This "too sharp to cut" condition shows itself when the glossy faces of the final bevel tend to slide right over tough fibers without pulling them up where they can be sliced apart. They further serve to distribute downforce that would otherwise be applied to the apex of the edge.

I'm trying an experiment in which I'm putting an 11 deg back-bevel on an old Chicago Cutlery 10" chef's knife. I want to see if a very narrow primary bevel will improve cutting ease. I've noticed the rest of my wife's cutlery have very narrow primary bevels.

BTW, I started out with a cheap 10X jewelers loupe from Grizzly. So cheap I bought 4 of 'em. I don't see them listed on their website - will have to find them in the new catalog. What's really nice about it, is that they focus on the plane of the bottom face. So if you simply rest the plastic rim on the knife edge or side of one bevel, you can immediately see what you're trying find.

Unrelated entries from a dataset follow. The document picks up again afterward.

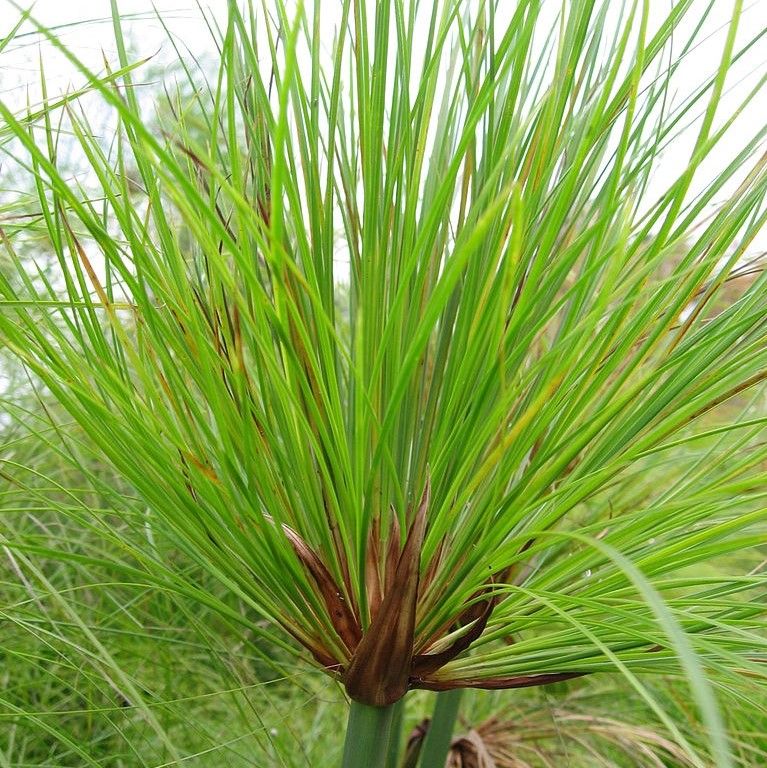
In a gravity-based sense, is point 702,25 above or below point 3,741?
above

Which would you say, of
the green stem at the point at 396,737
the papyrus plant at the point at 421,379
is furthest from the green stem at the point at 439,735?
the papyrus plant at the point at 421,379

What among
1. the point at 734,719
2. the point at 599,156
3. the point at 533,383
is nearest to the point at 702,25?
the point at 599,156

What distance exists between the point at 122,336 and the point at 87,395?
0.19 feet

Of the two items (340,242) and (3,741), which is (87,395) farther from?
(340,242)

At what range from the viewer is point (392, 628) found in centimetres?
38

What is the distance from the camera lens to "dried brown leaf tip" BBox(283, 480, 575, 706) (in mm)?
374

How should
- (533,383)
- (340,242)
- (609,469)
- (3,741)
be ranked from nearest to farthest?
(609,469) < (533,383) < (3,741) < (340,242)

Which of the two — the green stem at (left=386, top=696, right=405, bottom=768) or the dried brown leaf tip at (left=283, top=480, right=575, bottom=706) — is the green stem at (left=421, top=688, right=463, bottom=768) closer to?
the green stem at (left=386, top=696, right=405, bottom=768)

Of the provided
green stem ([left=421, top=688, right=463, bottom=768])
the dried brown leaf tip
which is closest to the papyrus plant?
the dried brown leaf tip

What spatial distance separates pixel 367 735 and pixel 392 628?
91mm

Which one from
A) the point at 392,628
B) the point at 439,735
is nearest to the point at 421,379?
the point at 392,628

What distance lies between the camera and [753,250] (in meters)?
0.71

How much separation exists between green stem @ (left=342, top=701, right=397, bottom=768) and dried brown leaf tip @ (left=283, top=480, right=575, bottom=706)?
17 millimetres

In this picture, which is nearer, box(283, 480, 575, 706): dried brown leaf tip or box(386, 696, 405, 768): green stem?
box(283, 480, 575, 706): dried brown leaf tip
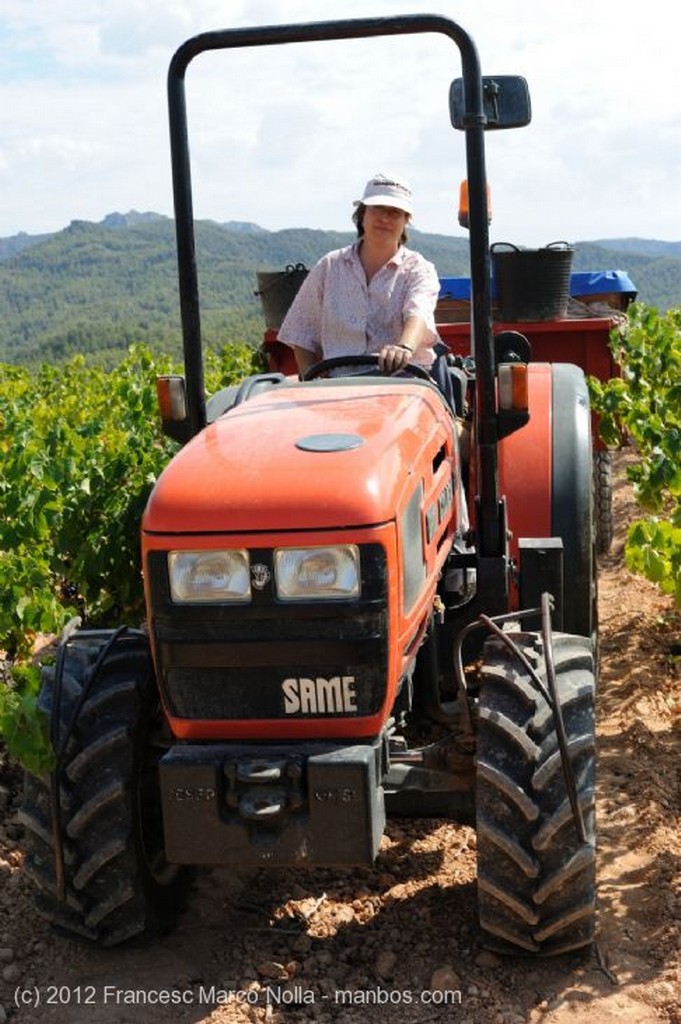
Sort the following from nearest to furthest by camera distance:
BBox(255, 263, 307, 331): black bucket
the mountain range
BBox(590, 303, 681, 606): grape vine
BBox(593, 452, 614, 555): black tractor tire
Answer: BBox(590, 303, 681, 606): grape vine
BBox(593, 452, 614, 555): black tractor tire
BBox(255, 263, 307, 331): black bucket
the mountain range

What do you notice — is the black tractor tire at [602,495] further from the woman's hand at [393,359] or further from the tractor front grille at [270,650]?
the tractor front grille at [270,650]

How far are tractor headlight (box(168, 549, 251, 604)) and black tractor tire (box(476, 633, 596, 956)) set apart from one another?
0.75 m

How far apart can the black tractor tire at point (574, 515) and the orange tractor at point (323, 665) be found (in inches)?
21.0

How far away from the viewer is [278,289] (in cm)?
823

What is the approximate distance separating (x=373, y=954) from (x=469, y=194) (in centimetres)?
208

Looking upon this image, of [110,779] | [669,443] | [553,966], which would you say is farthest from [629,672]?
[110,779]

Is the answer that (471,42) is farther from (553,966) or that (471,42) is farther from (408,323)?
(553,966)

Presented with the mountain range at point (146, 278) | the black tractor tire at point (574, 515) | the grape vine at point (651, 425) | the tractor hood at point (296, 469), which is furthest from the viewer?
the mountain range at point (146, 278)

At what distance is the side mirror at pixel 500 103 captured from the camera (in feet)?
11.7

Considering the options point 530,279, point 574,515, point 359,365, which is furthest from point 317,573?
point 530,279

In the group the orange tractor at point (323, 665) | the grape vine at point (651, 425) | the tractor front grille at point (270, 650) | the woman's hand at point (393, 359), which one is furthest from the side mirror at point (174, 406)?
the grape vine at point (651, 425)

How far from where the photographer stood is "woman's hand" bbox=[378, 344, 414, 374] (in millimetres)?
4059

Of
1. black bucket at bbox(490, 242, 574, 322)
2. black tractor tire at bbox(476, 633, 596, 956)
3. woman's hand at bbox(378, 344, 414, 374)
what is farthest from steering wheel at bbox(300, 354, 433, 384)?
black bucket at bbox(490, 242, 574, 322)

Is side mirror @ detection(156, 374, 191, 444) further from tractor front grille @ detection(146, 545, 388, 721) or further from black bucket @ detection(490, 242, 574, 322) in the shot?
black bucket @ detection(490, 242, 574, 322)
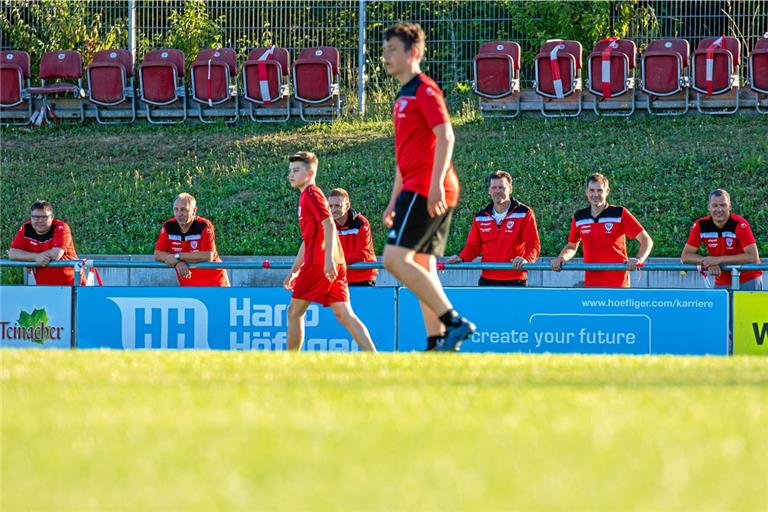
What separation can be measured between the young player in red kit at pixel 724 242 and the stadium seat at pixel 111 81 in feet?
50.4

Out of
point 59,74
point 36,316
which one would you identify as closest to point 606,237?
point 36,316

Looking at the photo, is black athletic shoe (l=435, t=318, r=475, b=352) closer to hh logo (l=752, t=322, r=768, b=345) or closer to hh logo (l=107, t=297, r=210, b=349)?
hh logo (l=752, t=322, r=768, b=345)

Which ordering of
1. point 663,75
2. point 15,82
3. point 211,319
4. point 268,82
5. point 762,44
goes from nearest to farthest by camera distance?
Answer: 1. point 211,319
2. point 663,75
3. point 762,44
4. point 268,82
5. point 15,82

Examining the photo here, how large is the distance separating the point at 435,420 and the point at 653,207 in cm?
1444

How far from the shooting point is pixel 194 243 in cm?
1346

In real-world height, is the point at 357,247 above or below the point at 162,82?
below

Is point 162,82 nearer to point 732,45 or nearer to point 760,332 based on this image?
point 732,45

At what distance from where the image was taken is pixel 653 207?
18.7 m

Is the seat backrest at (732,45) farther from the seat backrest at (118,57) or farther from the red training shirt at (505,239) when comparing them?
the red training shirt at (505,239)

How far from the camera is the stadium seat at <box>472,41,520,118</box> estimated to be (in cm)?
2358

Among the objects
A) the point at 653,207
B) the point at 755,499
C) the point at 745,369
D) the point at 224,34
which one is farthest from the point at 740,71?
the point at 755,499

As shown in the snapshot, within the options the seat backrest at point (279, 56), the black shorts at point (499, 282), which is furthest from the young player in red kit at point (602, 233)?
the seat backrest at point (279, 56)

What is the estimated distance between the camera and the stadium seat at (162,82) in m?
24.9

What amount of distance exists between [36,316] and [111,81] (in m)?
13.2
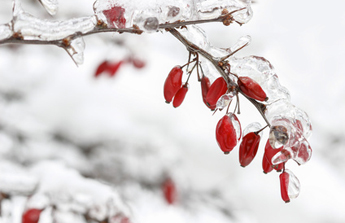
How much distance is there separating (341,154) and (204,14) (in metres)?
3.23

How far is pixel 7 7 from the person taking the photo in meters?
2.96

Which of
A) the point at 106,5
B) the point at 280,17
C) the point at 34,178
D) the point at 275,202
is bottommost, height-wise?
the point at 34,178

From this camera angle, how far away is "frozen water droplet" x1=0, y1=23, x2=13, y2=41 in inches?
28.4

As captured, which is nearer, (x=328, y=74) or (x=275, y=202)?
→ (x=275, y=202)

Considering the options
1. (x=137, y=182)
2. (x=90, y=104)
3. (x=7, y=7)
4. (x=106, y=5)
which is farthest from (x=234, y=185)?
(x=106, y=5)

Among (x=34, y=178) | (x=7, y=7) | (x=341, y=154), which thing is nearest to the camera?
(x=34, y=178)

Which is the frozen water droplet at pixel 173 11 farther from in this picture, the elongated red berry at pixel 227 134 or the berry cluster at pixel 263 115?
the elongated red berry at pixel 227 134

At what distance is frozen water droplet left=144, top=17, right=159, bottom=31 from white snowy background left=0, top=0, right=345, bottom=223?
5.14 feet

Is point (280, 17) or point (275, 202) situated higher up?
point (280, 17)

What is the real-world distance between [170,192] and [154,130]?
52cm

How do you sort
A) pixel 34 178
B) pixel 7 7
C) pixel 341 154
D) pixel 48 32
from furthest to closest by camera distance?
1. pixel 341 154
2. pixel 7 7
3. pixel 34 178
4. pixel 48 32

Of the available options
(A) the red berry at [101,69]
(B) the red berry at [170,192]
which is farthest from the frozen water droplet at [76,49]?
(B) the red berry at [170,192]

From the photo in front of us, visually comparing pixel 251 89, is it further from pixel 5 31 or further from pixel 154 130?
pixel 154 130

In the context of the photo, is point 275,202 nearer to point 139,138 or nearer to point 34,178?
point 139,138
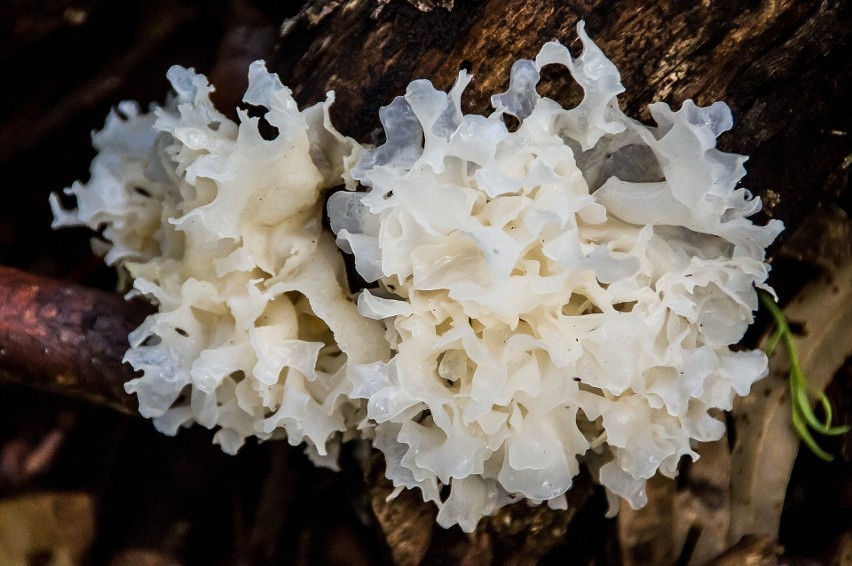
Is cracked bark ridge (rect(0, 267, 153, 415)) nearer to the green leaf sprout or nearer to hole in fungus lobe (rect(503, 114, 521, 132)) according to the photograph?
hole in fungus lobe (rect(503, 114, 521, 132))

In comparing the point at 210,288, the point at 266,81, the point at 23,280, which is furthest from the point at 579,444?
the point at 23,280

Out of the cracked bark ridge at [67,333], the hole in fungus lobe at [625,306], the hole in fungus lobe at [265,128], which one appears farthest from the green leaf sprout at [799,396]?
the cracked bark ridge at [67,333]

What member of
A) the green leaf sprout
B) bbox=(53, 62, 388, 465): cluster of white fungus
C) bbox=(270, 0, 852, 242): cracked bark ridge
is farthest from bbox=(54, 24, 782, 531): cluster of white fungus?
the green leaf sprout

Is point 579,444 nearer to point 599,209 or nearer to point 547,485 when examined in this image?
point 547,485

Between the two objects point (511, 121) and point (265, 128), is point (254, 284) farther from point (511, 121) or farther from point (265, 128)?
point (511, 121)

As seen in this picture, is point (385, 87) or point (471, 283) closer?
point (471, 283)

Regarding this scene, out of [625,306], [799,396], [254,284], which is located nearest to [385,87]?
[254,284]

I recently bought a new Celestron USB 5Mpixel microscope, ($107??) which doesn't have a variable power, instead they do it in software (which is light years ahead of the Chinese version). I have it hooked up to an old laptop with a somewhat larger screen. Adjusting the roller on the 'scope body, doesn't change the power, it moves the actual sensor lens closer or farther and is intended for fine focus. I finally duplicated the loupe principle by adjusting the 'scope to focus on the plane of the clear polystyrene lens protector. This means I can slide the camera all along the edge, watching for oopses on the screen as I go. The Celestron luckily has a dial in its cable that allows you to infinitely adjust the LED lighting as you work and it has a button you can use to capture images.

I'll try o get some images of the WorkSharp edges along with images of the same knife with a WE edge.

All of the microscopes in my price range have got very limited depth of field. Looking down on an edge makes it very difficult to focus. The depth of field is shallow enough that if you zero in on the edge, very little of the bevel is visible. The edge as it gets finer than 400g becomes a point that doesn't seem to exist and therefor can't be seen. I know that seems silly, but finding exact focus when the edge tends to produce aberrations is a real chore.